DeAndre Moore Jr.’s exit from Texas Longhorns will ultimately be remembered as a story of unfulfilled promise
Junior wide receiver DeAndre Moore Jr. has entered the transfer portal after three seasons at Texas, ending a career that showed flashes of potential but never found consistency. Here’s why his departure makes sense for both sides.
Texas wide receiver DeAndre Moore Jr. confirmed Monday that he will enter the NCAA transfer portal, bringing an end to his Longhorns career after three seasons in Austin. The junior receiver, who showed flashes of real potential but never quite found consistency, will not return to the Forty Acres in 2026. It’s one of the more significant departures of the Steve Sarkisian era, and one that’s been building for weeks.
A highly recruited arrival with real expectations
Moore’s path to Texas was anything but straightforward. The California product flipped from Louisville during the early signing period of the 2023 class after previously being committed to Oklahoma. Coming out of St. John Bosco in Bellflower, Moore was a consensus four-star prospect, ranked No. 105 nationally and No. 20 among wide receivers in the 247Sports Composite. His offer list read like a who’s who of college football: Alabama, Georgia, LSU, USC, Oregon, Tennessee, Miami, and Texas A&M all wanted him.

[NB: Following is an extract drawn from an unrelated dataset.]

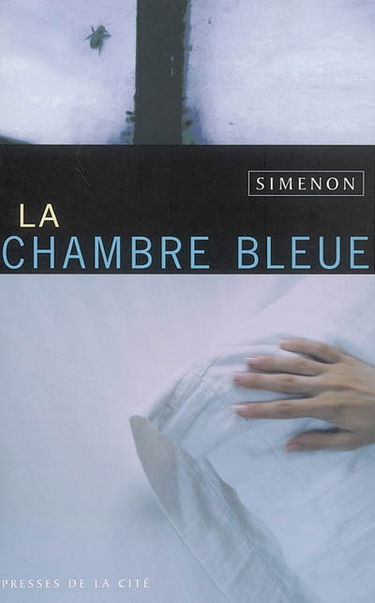 La chambre bleue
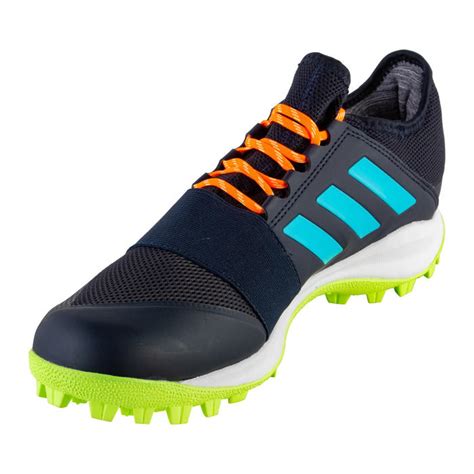 adidas hockey schuhe orange blau|Field Hockey · Shoes .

The expectations were clear. Moore had the size, speed, and versatility that typically translates to the college level, and Texas was betting he’d become a key piece of their offensive puzzle.
A slow start before a real breakthrough
Moore’s freshman season in 2023 was mostly spent learning. He appeared in nine games, primarily on special teams, returning one kickoff for 15 yards and catching just two passes across 58 offensive snaps. With a veteran-heavy receiver room, the limited role made sense. He was developing, watching, and waiting for his opportunity.

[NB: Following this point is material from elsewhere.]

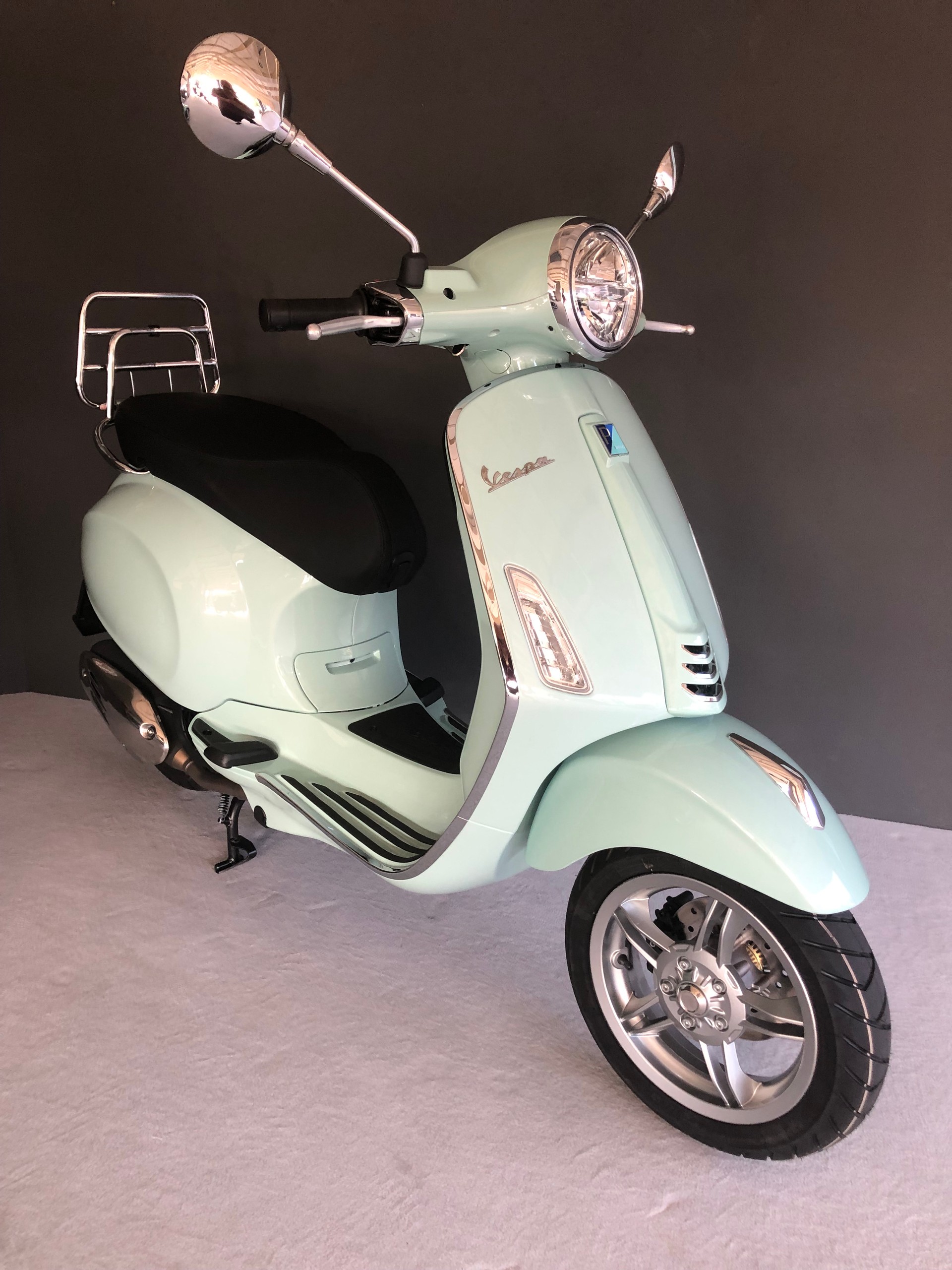 PIAGGIO Vespa 125 Primavera ABS-image-3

That opportunity arrived in 2024. As a sophomore, Moore carved out a legitimate role in Sarkisian’s offense, hauling in 39 catches for 456 yards and seven touchdowns. His performance in the SEC Championship game against Georgia was exactly what Texas had envisioned when they recruited him: nine catches, 114 yards, and a touchdown in a high-stakes moment. At that point, Moore looked like he was building toward something special.
When momentum stalled
Entering 2025, the expectation was simple: build on the momentum. Moore had learned under Jordan Whittington, earned respect as a worker and leader in the receiver room, and had proven he could produce. But the season never materialized the way Texas hoped.
Moore finished with 38 receptions for 532 yards and four touchdowns. On paper, those numbers look respectable. In practice, they didn’t match the trajectory Texas needed. The bigger issue wasn’t just production but consistency. Explosive plays came in spurts rather than streaks. His blocking remained uneven. And several high-profile mental mistakes stuck out in a system that demands precision on every snap.
Running out of bounds late while Texas was trying to burn clock against Kentucky. Fielding a bouncing punt near the goal line against Arkansas. In Sarkisian’s offense, those mistakes don’t just cost plays, they cost trust. As younger receivers emerged and the competition in the room intensified, Moore’s margin for error shrunk.
Why this exit makes sense for both sides
This isn’t a situation where a player quit or a coaching staff gave up too early. Sometimes things just don’t click, and both sides recognize it’s time to move on.
Texas is chasing championship-caliber precision. Sarkisian’s system demands situational awareness, reliability, and trust on every down. Moore showed all of those qualities at times, but never consistently enough to lock down a featured role as the offense evolved. For a team with College Football Playoff aspirations, the margin for error is razor-thin.
For Moore, staying at Texas meant fighting for snaps in an increasingly crowded receiver room with no guarantee of expanded opportunity. The transfer portal offers him a chance to reset, to find a program that can maximize what he does well without the weight of unfulfilled expectations hanging over him.
What Texas loses — and what Moore still offers
Moore’s departure is significant not because of what he became at Texas, but because of what he almost was. The talent is undeniable. His sophomore tape still carries real weight. Another program will watch his performance against Georgia and believe they can unlock more consistency from him. They might be right.
For Texas, this departure signals confidence in the roster’s direction. The Longhorns are betting on younger receivers and future additions to fill the void. For Moore, it’s an opportunity to start fresh somewhere new, without the pressure of living up to what might have been.
Sometimes college football careers don’t end with a bang or a breakdown. Sometimes they just end when both sides realize it’s time to move forward separately.